#### MATERIAL PROVIDED ####
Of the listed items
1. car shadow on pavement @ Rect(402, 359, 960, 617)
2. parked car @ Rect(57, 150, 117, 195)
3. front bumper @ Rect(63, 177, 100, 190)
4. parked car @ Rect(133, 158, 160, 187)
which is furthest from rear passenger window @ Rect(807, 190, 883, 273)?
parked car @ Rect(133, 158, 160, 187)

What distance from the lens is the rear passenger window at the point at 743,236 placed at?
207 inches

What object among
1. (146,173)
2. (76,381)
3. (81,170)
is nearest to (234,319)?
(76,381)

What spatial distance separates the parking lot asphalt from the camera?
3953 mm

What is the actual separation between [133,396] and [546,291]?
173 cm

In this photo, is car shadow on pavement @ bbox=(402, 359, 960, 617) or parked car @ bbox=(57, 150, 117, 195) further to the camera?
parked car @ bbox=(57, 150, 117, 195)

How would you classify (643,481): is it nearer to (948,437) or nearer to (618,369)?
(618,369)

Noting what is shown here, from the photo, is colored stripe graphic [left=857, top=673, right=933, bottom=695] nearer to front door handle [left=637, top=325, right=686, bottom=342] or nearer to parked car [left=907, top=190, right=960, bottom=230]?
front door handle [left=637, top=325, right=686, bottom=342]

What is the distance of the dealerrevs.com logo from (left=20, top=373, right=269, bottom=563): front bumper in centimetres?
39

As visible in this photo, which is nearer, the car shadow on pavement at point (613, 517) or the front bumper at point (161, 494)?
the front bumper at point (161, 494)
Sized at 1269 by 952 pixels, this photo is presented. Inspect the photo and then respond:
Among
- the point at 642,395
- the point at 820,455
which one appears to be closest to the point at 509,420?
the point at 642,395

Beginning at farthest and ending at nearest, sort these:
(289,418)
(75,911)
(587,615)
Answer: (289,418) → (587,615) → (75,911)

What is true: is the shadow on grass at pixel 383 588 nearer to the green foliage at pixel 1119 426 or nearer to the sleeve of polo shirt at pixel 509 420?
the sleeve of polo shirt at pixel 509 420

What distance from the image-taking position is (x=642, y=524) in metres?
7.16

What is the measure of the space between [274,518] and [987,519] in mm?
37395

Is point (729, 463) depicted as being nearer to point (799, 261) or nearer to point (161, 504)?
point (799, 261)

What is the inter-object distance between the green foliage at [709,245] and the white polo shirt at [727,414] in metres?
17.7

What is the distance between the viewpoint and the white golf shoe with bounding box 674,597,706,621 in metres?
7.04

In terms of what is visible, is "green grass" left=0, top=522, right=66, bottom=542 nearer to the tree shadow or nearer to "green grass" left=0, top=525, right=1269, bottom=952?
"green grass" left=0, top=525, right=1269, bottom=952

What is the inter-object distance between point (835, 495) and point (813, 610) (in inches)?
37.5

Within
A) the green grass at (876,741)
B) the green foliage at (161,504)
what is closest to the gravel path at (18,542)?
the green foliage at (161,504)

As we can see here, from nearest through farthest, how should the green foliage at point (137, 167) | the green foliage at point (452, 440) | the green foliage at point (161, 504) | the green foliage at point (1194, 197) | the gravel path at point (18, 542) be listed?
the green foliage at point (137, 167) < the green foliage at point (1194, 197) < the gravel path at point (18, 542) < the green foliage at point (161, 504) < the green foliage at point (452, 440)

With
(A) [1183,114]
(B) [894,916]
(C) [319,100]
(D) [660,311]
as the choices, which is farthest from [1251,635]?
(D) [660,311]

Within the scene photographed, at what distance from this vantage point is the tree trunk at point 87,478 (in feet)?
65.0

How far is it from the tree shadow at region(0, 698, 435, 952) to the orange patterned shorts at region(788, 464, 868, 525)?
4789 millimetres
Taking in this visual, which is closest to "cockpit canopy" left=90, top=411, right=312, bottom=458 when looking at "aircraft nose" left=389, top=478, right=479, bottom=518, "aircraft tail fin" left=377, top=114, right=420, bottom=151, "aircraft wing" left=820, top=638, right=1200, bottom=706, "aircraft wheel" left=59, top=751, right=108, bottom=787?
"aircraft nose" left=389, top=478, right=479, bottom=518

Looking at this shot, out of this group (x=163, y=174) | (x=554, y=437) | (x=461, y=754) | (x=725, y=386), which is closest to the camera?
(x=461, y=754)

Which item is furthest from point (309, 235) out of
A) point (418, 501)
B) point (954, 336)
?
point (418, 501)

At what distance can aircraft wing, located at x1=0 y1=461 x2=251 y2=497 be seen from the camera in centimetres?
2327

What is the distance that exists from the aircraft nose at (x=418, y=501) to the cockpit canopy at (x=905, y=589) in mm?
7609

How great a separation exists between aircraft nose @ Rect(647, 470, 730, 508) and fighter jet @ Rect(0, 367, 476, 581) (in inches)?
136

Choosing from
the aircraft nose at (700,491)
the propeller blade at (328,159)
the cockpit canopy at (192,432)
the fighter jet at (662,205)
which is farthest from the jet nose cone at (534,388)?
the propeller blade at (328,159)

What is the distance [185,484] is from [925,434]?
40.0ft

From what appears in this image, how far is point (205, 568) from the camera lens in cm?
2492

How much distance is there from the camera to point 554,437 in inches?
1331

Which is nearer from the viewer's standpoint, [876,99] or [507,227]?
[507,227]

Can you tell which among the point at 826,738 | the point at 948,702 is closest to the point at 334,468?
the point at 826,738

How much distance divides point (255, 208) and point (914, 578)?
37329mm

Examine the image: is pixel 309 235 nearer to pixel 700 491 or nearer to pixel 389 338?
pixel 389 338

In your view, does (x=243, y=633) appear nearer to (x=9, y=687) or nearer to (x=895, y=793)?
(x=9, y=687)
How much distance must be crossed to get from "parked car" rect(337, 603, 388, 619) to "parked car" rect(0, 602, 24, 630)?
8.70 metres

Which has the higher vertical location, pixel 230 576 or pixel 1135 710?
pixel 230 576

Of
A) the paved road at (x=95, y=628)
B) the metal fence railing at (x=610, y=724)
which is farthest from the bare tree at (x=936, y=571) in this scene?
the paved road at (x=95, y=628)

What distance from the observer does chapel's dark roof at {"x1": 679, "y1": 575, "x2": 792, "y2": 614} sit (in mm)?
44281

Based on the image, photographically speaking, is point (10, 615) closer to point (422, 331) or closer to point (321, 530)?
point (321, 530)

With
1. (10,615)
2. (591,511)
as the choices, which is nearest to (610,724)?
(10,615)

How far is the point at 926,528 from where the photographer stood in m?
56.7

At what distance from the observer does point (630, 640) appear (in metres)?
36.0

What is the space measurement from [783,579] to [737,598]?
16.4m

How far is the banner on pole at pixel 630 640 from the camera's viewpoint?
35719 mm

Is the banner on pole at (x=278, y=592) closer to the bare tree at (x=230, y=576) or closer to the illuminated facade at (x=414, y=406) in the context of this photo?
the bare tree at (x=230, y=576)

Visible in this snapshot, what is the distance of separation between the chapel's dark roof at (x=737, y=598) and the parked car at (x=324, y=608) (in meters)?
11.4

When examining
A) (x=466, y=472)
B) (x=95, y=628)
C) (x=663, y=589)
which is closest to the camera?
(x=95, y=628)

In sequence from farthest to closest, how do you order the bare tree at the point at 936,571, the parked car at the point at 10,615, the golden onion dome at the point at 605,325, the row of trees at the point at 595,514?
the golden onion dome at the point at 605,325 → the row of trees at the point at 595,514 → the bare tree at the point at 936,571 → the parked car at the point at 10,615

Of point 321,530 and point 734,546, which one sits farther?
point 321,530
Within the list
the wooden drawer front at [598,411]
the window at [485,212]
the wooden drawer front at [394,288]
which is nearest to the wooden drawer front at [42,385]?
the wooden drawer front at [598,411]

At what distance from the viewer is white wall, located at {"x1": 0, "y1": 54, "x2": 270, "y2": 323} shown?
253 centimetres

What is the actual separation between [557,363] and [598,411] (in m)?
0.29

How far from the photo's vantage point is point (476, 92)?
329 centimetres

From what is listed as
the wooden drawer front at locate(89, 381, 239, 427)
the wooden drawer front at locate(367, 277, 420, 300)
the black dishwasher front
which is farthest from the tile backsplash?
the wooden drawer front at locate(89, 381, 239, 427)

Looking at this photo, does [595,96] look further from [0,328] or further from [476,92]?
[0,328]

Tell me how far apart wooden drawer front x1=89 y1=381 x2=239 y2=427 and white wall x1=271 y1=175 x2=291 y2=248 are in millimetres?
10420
####
- GIVEN PROBLEM -
Rewrite the data from the line containing "Is the banner on pole at (x=278, y=592)" through the line containing "329 centimetres", changing every "photo" to "image" and leaving the rest untouched.

- THE RESULT -
Is the banner on pole at (x=278, y=592) closer to the bare tree at (x=230, y=576) or closer to the illuminated facade at (x=414, y=406) in the context of this image?
the bare tree at (x=230, y=576)

Visible in this snapshot, what is the distance of separation between the chapel's dark roof at (x=737, y=598) and the parked car at (x=324, y=608) (in meters)?
11.4

When examining
A) (x=466, y=472)
B) (x=95, y=628)
C) (x=663, y=589)
which is closest to the camera?
(x=95, y=628)

In sequence from farthest to closest, how do you order the bare tree at the point at 936,571, the parked car at the point at 10,615, the golden onion dome at the point at 605,325, the row of trees at the point at 595,514?
the golden onion dome at the point at 605,325 → the row of trees at the point at 595,514 → the bare tree at the point at 936,571 → the parked car at the point at 10,615

Of point 321,530 and point 734,546, which one sits farther?
point 321,530
Within the list
the wooden drawer front at [598,411]
the window at [485,212]
the wooden drawer front at [394,288]
which is nearest to the wooden drawer front at [42,385]?
the wooden drawer front at [598,411]

At what distance from the viewer is white wall, located at {"x1": 0, "y1": 54, "x2": 270, "y2": 323} shown?
253 centimetres

What is the actual separation between [557,363] and [598,411] (in m)?
0.29

How far from the image's vantage point is point (476, 92)?
329 centimetres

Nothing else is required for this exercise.